The anaplastic lymphoma kinase (ALK) is a receptor tyrosine kinase that was discovered as an oncogene in anaplastic large cell lymphomas, but also plays an oncogenic role in other cancer types, such as non-small-cell lung cancer (NSCLC), neuroblastoma and glioblastoma. The activation of anaplastic lymphoma kinase (ALK) requires the binding of the ligand pleiotrophin (PTN) or midkine (MDK), which induces the dimerization of the receptor. ALK dimers undergo trans-autophosphorylation, resulting in a fully activated receptor that triggers downstream signaling cascades such as RAS signaling, PI3K signaling and IRS1 signaling. In cancer, ALK gene frequently undergoes translocation, resulting in formation of fusion ALK proteins, such as NPM-ALK and EML4-ALK. These fusion proteins consist of the C-terminal region of ALK, with the kinase domain and the effector protein binding domain, while the N-terminus contains the dimerization domain of the ALK fusion partner. Fusion proteins of ALK are therefore capable of ligand-independent dimerization, resulting in constitutive ALK signaling. ALK can also undergo ligand-independent activation through RPTPB/RPTPZ.

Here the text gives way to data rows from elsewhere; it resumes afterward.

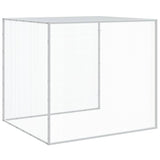 NNEVL Chicken Cage with Roof Anthracite 603x98x90 cm Galvanised Steel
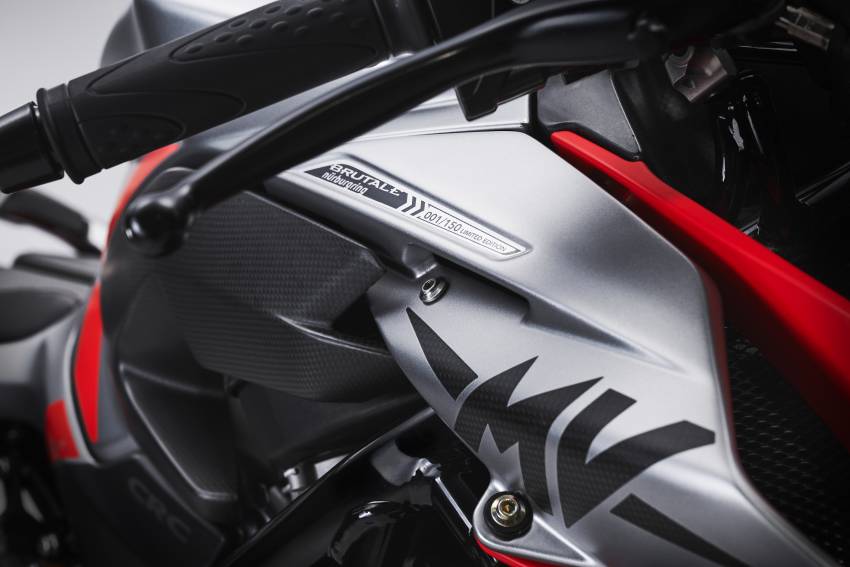 2021 MV Agusta Brutale 1000 Nurburgring limited edition – 150 units to be made, priced from RM192k 1356887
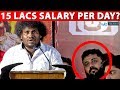 Yogi babu bold reply to producer gnanavel raja on his salary controversy  dharmaprabhu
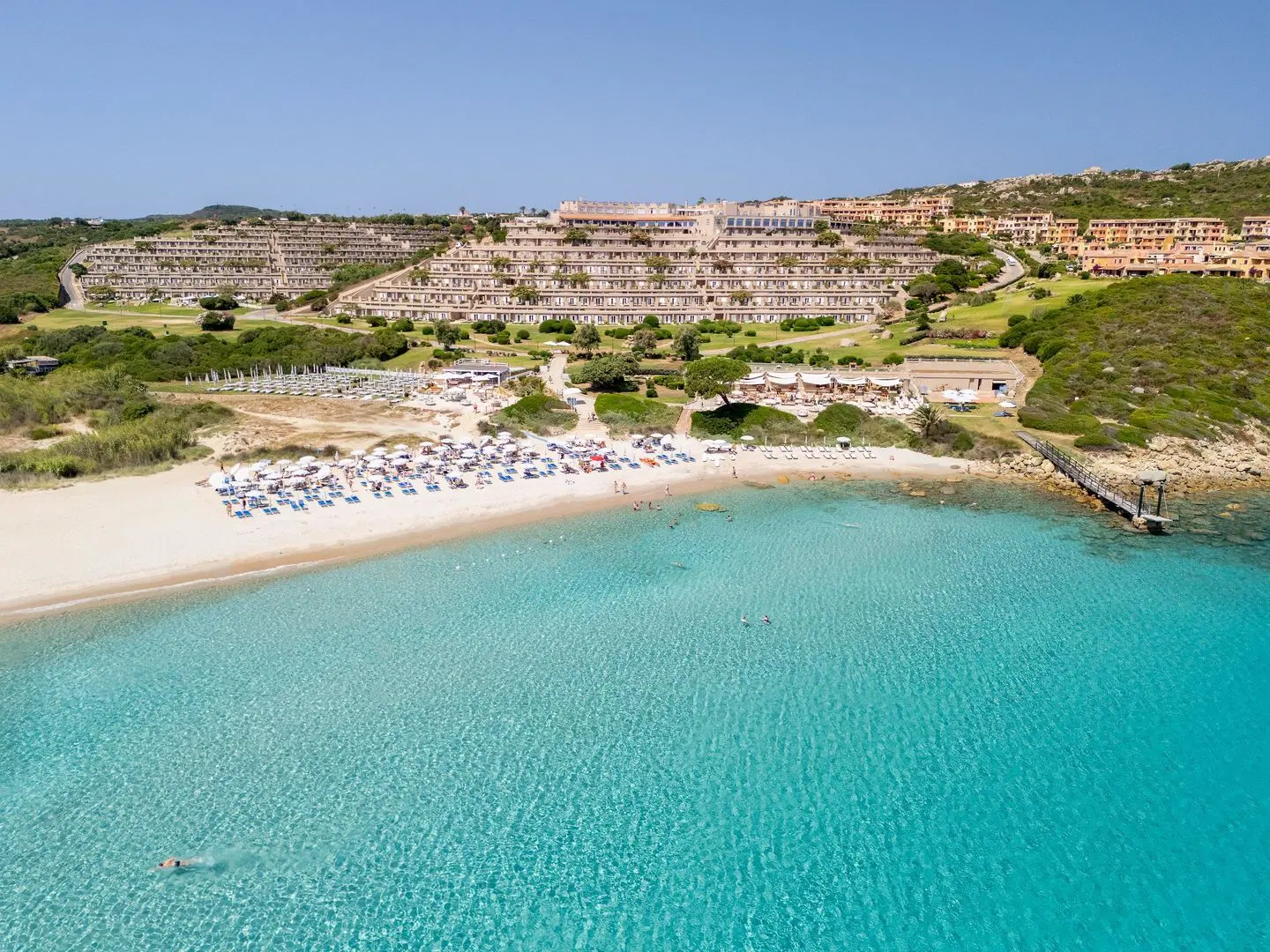 Mangia's Sardinia Resort AERIAL_PHOTOGRAPH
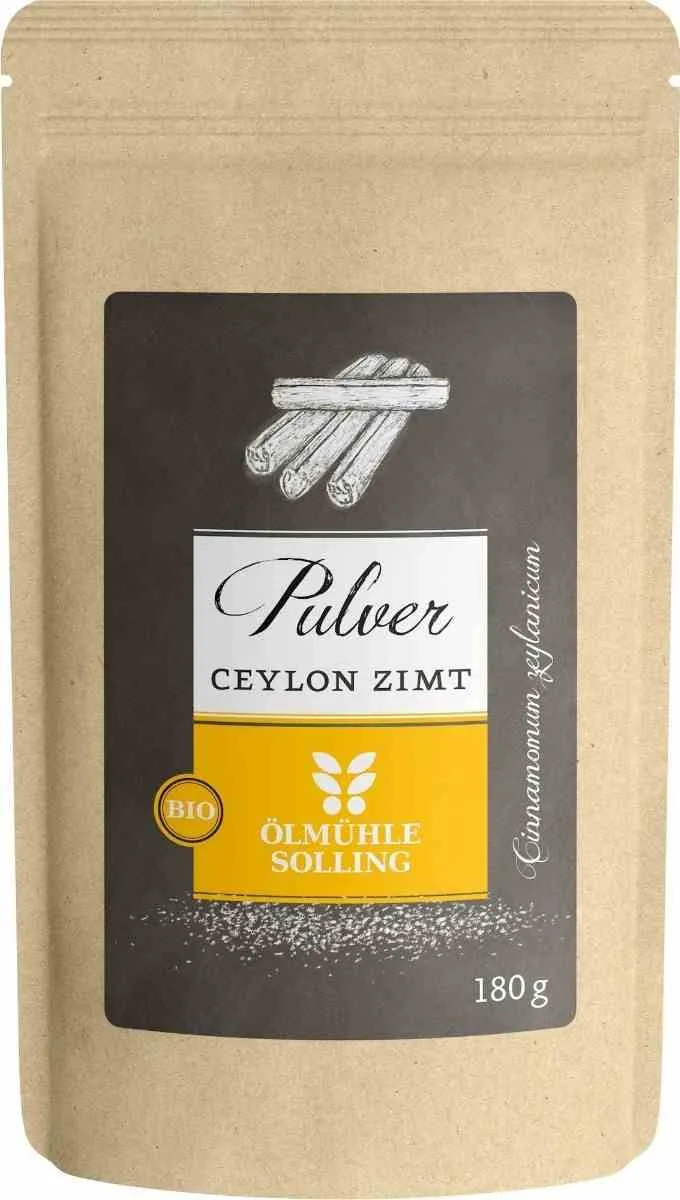 Ölmühle Solling Cannelle de Ceylan Bio 180g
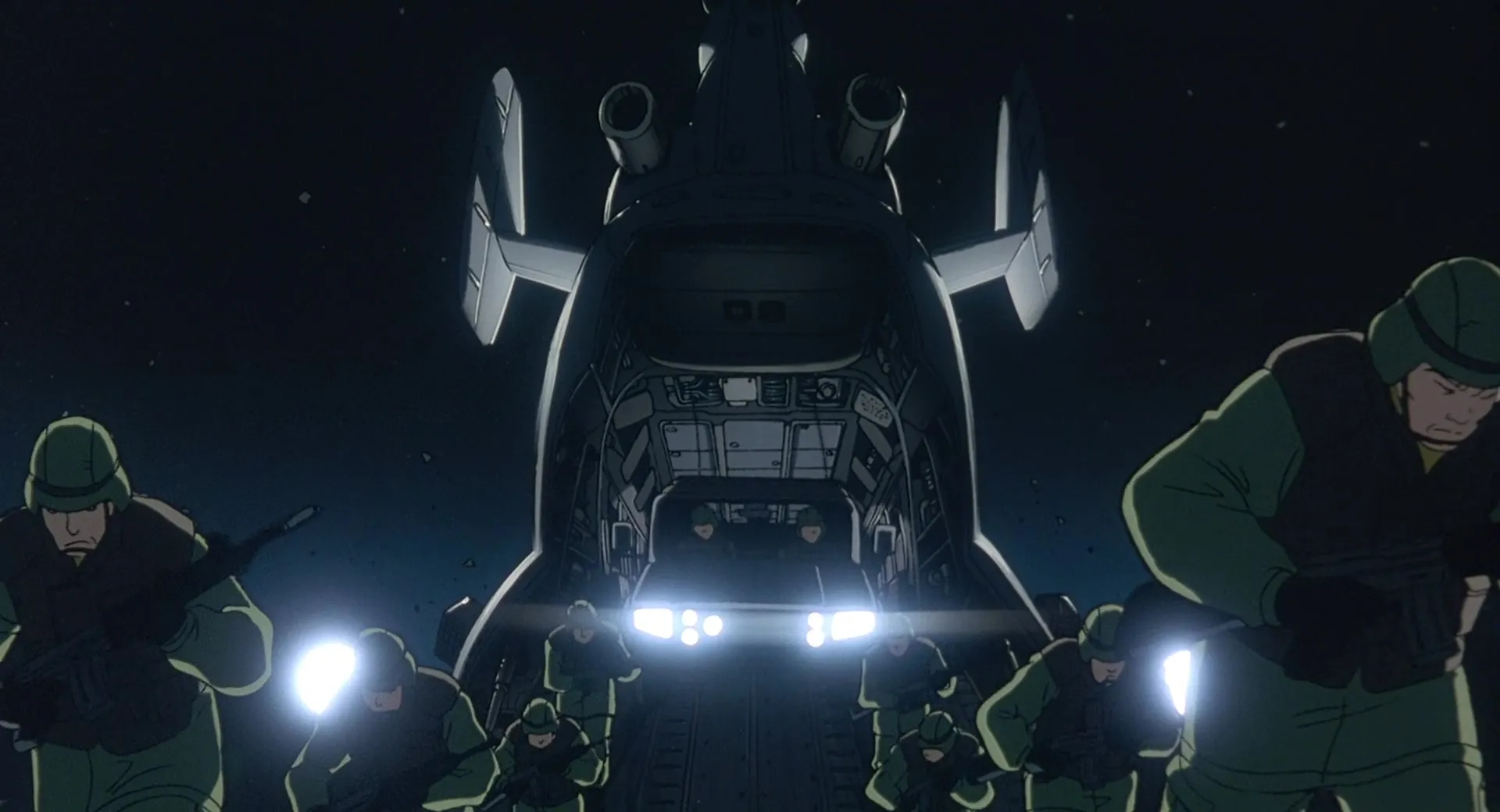 PATLABOR 2: THE MOVIE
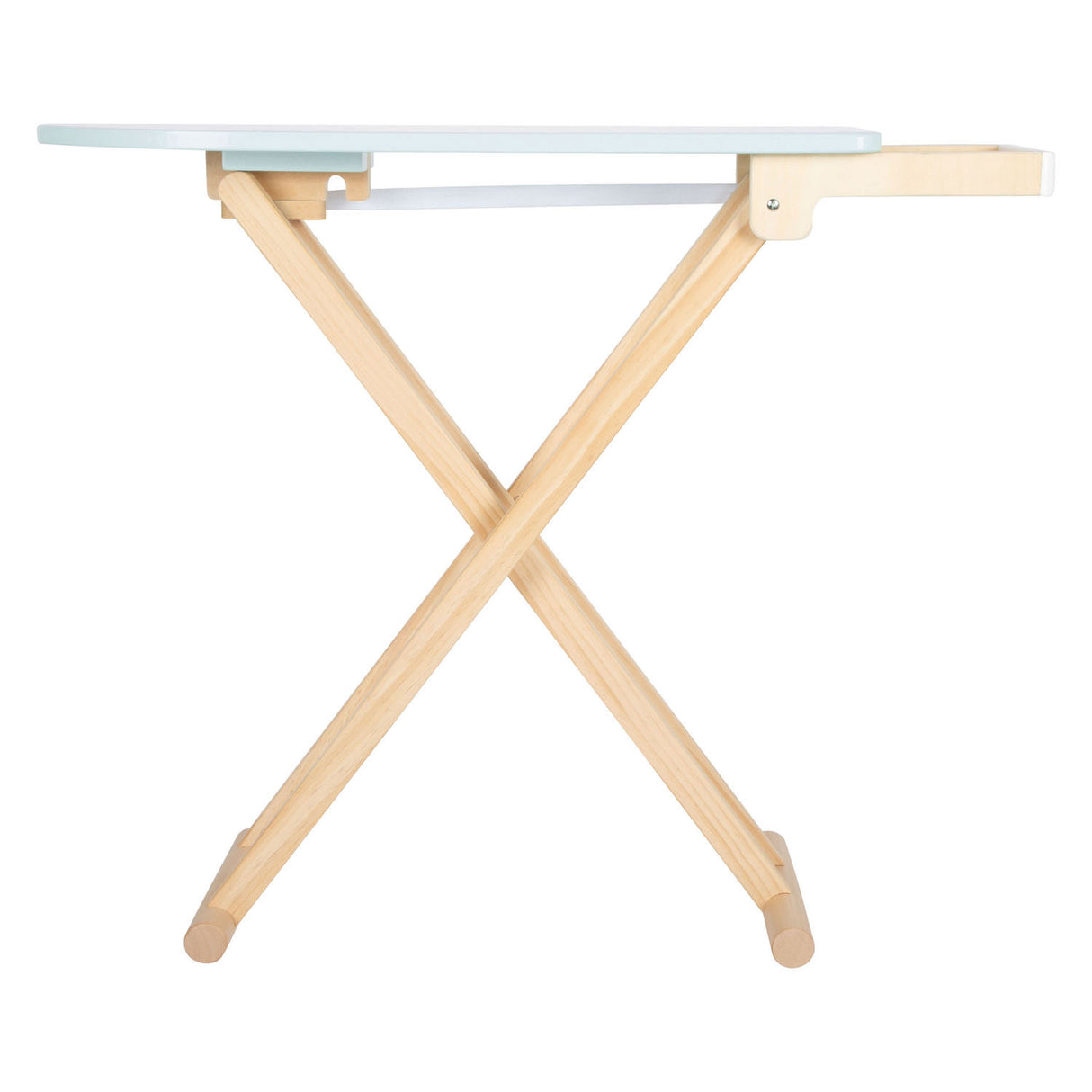 Small foot - houten strijkplank met strijkbout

ALK gene is mainly expressed in the developing central and peripheral nervous system. PTN and MDK have neuroprotective effect against neurotoxic agents and in neurodegenerative diseases.
For review, please refer to Chiarle et al. 2008, Wellstein 2012, Deuel 2013, Hallberg and Palmer 2013, Kadomatsu et al. 2013, Winkler and Yao 2014, Herradon and Perez-Garcia 2014, Janoueix-Lerosey et al. 2018, Della Corte et al, 2018.